# Using Jupyter Notebooks
:label:`sec_jupyter`


This section describes how to edit and run the code
in each section of this book
using the Jupyter Notebook. Make sure you have
installed Jupyter and downloaded the
code as described in
:ref:`chap_installation`.
If you want to know more about Jupyter see the excellent tutorial in
their [documentation](https://jupyter.readthedocs.io/en/latest/).


## Editing and Running the Code Locally

Suppose that the local path of the book's code is `xx/yy/d2l-en/`. Use the shell to change the directory to this path (`cd xx/yy/d2l-en`) and run the command `jupyter notebook`. If your browser does not do this automatically, open http://localhost:8888 and you will see the interface of Jupyter and all the folders containing the code of the book, as shown in :numref:`fig_jupyter00`.

![The folders containing the code of this book.](https://github.com/d2l-ai/d2l-en-colab/blob/master/img/jupyter00.png?raw=1)
:width:`600px`
:label:`fig_jupyter00`


You can access the notebook files by clicking on the folder displayed on the webpage.
They usually have the suffix ".ipynb".
For the sake of brevity, we create a temporary "test.ipynb" file.
The content displayed after you click it is
shown in :numref:`fig_jupyter01`.
This notebook includes a markdown cell and a code cell. The content in the markdown cell includes "This Is a Title" and "This is text.".
The code cell contains two lines of Python code.

![Markdown and code cells in the "text.ipynb" file.](https://github.com/d2l-ai/d2l-en-colab/blob/master/img/jupyter01.png?raw=1)
:width:`600px`
:label:`fig_jupyter01`


Double click on the markdown cell to enter edit mode.
Add a new text string "Hello world." at the end of the cell, as shown in :numref:`fig_jupyter02`.

![Edit the markdown cell.](https://github.com/d2l-ai/d2l-en-colab/blob/master/img/jupyter02.png?raw=1)
:width:`600px`
:label:`fig_jupyter02`


As demonstrated in :numref:`fig_jupyter03`,
click "Cell" $\rightarrow$ "Run Cells" in the menu bar to run the edited cell.
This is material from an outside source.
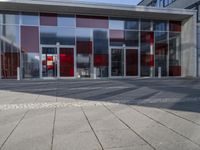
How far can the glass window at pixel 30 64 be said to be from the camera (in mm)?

![Run the cell.](https://github.com/d2l-ai/d2l-en-colab/blob/master/img/jupyter03.png?raw=1)
:width:`600px`
:label:`fig_jupyter03`

After running, the markdown cell is shown in :numref:`fig_jupyter04`.

![The markdown cell after running.](https://github.com/d2l-ai/d2l-en-colab/blob/master/img/jupyter04.png?raw=1)
:width:`600px`
:label:`fig_jupyter04`


Next, click on the code cell. Multiply the elements by 2 after the last line of code, as shown in :numref:`fig_jupyter05`.

![Edit the code cell.](https://github.com/d2l-ai/d2l-en-colab/blob/master/img/jupyter05.png?raw=1)
:width:`600px`
:label:`fig_jupyter05`


You can also run the cell with a shortcut ("Ctrl + Enter" by default) and obtain the output result from :numref:`fig_jupyter06`.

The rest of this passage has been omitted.